■ **Aim 1**:
According to the court ruling, what date is it dated?
■ **Aim 2**:
Reproduce the court ruling between "contained in 19" and "provide such explanations.", inclusive, word for word.
■ **Aim 3**:
Write what comes next in the court ruling, picking up after its final sentence.

■ **Source**:
================

Held: FAG’s 56.2 motion is granted. INA’s 56.2 motion is
granted. The case is remanded to Commerce to: (1) provide a
reasonable explanation of why Commerce uses different definitions
of “foreign like product” when calculating constructed value; (2)
explain the factual setting for the calculations at issue; (3)
explain the actual methodology for Commerce’s calculation of CV
profit; (4) explain why Commerce’s chosen methodology comports
with the statute and the definition of “foreign like product”
contained in 19 U.S.C. § 1677(16) (1994), and particularly the
definition in subsection (C); and (5) to recalculate CV profit in
a manner consistent with the statute if Commerce is not able to
provide such explanations.
[FAG’s 56.2 motion is granted. INA’s 56.2 motion is granted.
Case remanded.]
Dated: October 4, 2002.
Grunfeld, Desiderio, Lebowitz, Silverman & Klestadt LLP (Max
F. Schutzman, Andrew B. Schroth, Mark E. Pardo and Adam M.
Dambrov) for FAG Kugelfischer Georg Schäfer AG, FAG Italia
S.p.A., Barden Corporation (U.K.) Ltd., FAG Bearings Corporation
and The Barden Corporation, plaintiffs.
Arent Fox Kintner Plotkin & Kahn PLLC (Stephen L. Gibson)
for INA Wälzlager Schaeffler oHG and INA USA Corporation,
plaintiff-intervenors.
Robert D. McCallum, Jr., Assistant Attorney General; David
M. Cohen, Director, Commercial Litigation Branch, Civil Division,
United States Department of Justice (Velta A. Melnbrencis,
Court No. 00-09-00441 Page 3
Assistant Director, and Claudia Burke); of counsel: David R.
Mason, Office of the Chief Counsel for Import Administration,
United States Department of Commerce, for the United States,
defendant.

================

■ **Collected material**:

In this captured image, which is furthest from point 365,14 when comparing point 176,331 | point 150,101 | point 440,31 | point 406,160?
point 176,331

================

■ **Result 1**:
October 4, 2002.

■ **Result 2**:
contained in 19 U.S.C. § 1677(16) (1994), and particularly the
definition in subsection (C); and (5) to recalculate CV profit in
a manner consistent with the statute if Commerce is not able to
provide such explanations.

■ **Result 3**:
Stewart and Stewart (Terence P. Stewart, Geert De Prest and
Lane S. Hurewitz) for The Torrington Company, defendant-
intervenor.
OPINION
TSOUCALAS, Senior Judge: Plaintiffs, FAG Kugelfischer Georg
Schäfer AG, FAG Italia S.p.A., Barden Corporation (U.K.) Ltd.,
FAG Bearings Corporation and The Barden Corporation (collectively
“FAG”), and plaintiff-intervenors, INA Wälzlager Schaeffler oHG
and INA USA Corporation (collectively “INA”), move pursuant to
USCIT R. 56.2 for judgment upon the agency record challenging
various aspects of the United States Department of Commerce,
International Trade Administration’s (“Commerce”) final
determination, entitled Final Results of Antidumping Duty
Administrative Reviews and Revocation of Orders in Part on
Antifriction Bearings (Other Than Tapered Roller Bearings) and
Parts Thereof From France, Germany, Italy, Japan, Romania,
Singapore, Sweden, and the United Kingdom (“Final Results”), 65
Fed. Reg. 49,219 (Aug. 11, 2000).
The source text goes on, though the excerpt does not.